Invasive mechanical ventilation (MV) is a life-sustaining therapy commonly used in the intensive care unit (ICU) for patients with severe and acute conditions. These patients frequently rely on MV for breathing. Given the high risk of death in such cases, optimal MV settings can reduce mortality, minimize ventilator-induced lung injury, shorten ICU stays, and ease the strain on healthcare resources. However, optimizing MV settings remains a complex and error-prone process due to patient-specific variability. While Offline Reinforcement Learning (RL) shows promise for optimizing MV settings, current methods struggle with the hybrid (continuous and discrete) nature of MV settings. Discretizing continuous settings leads to exponential growth in the action space, which limits the number of optimizable settings. Converting the predictions back to continuous can cause a distribution shift, compromising safety and performance. To address this challenge, in the IntelliLung project, we are developing an AI-based approach where we constrain the action space and employ factored action critics. This approach allows us to scale to six optimizable settings compared to 2-3 in previous studies. We adapt SOTA offline RL algorithms to operate directly on hybrid action spaces, avoiding the pitfalls of discretization. We also introduce a clinically grounded reward function based on ventilator-free days and physiological targets. Using multiobjective optimization for reward selection, we show that this leads to a more equitable consideration of all clinically relevant objectives. Notably, we develop a system in close collaboration with healthcare professionals that is aligned with real-world clinical objectives and designed with future deployment in mind.

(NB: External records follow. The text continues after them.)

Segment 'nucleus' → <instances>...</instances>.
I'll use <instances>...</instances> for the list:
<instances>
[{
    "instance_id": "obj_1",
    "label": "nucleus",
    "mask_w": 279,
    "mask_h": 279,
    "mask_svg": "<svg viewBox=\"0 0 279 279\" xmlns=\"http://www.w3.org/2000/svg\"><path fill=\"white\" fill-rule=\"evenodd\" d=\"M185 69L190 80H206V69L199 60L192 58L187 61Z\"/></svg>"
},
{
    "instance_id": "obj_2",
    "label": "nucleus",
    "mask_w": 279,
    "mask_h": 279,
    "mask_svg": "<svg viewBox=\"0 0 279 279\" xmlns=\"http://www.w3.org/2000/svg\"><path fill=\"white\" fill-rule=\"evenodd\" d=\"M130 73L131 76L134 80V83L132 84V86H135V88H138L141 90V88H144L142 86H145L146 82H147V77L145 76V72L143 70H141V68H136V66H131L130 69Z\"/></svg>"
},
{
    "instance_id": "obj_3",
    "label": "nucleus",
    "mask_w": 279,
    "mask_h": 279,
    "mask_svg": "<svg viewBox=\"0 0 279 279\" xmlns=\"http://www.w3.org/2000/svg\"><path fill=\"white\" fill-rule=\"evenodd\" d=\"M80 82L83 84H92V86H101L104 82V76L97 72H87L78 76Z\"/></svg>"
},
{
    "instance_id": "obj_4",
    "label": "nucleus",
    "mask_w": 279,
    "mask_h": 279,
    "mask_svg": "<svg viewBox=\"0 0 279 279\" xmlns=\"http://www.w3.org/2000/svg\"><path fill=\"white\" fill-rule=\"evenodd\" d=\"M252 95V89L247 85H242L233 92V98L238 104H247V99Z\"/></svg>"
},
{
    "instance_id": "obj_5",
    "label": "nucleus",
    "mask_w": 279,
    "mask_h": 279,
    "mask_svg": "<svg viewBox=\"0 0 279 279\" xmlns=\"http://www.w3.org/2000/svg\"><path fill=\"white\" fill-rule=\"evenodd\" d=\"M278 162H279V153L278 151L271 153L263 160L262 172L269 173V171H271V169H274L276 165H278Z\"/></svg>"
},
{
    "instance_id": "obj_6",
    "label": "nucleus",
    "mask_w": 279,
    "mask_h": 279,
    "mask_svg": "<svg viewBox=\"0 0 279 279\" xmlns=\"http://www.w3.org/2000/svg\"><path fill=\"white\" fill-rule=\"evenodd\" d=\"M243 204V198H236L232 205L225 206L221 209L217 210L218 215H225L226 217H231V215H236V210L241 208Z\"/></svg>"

翻译：有创机械通气（MV）是重症监护病房（ICU）中针对病情危重急症患者常用的生命支持疗法。这类患者常依赖MV进行呼吸。鉴于此类病例的高死亡风险，优化MV参数设置可降低死亡率、减少呼吸机相关性肺损伤、缩短ICU住院时间并缓解医疗资源压力。然而，由于患者个体差异性，优化MV参数设置仍是一个复杂且易出错的过程。尽管离线强化学习（RL）在优化MV参数方面展现出潜力，但现有方法难以处理MV参数混合（连续与离散）的特性。对连续参数进行离散化会导致动作空间呈指数级增长，从而限制可优化参数的数量。将预测结果转换回连续值则可能引发分布偏移，损害安全性与性能。为应对这一挑战，在IntelliLung项目中，我们正在开发一种基于人工智能的方法：通过约束动作空间并采用分解动作评价器，使可优化参数扩展至六个，而以往研究仅能优化2-3个参数。我们改进前沿离线RL算法，使其能直接在混合动作空间上运行，从而规避离散化的缺陷。同时，我们引入基于脱机天数和生理学目标的临床化奖励函数，通过多目标优化进行奖励选择，证明该方法能更公平地权衡所有临床相关目标。值得注意的是，我们与医疗专业人员紧密合作开发的系统，既符合真实临床目标，亦为未来实际部署而设计。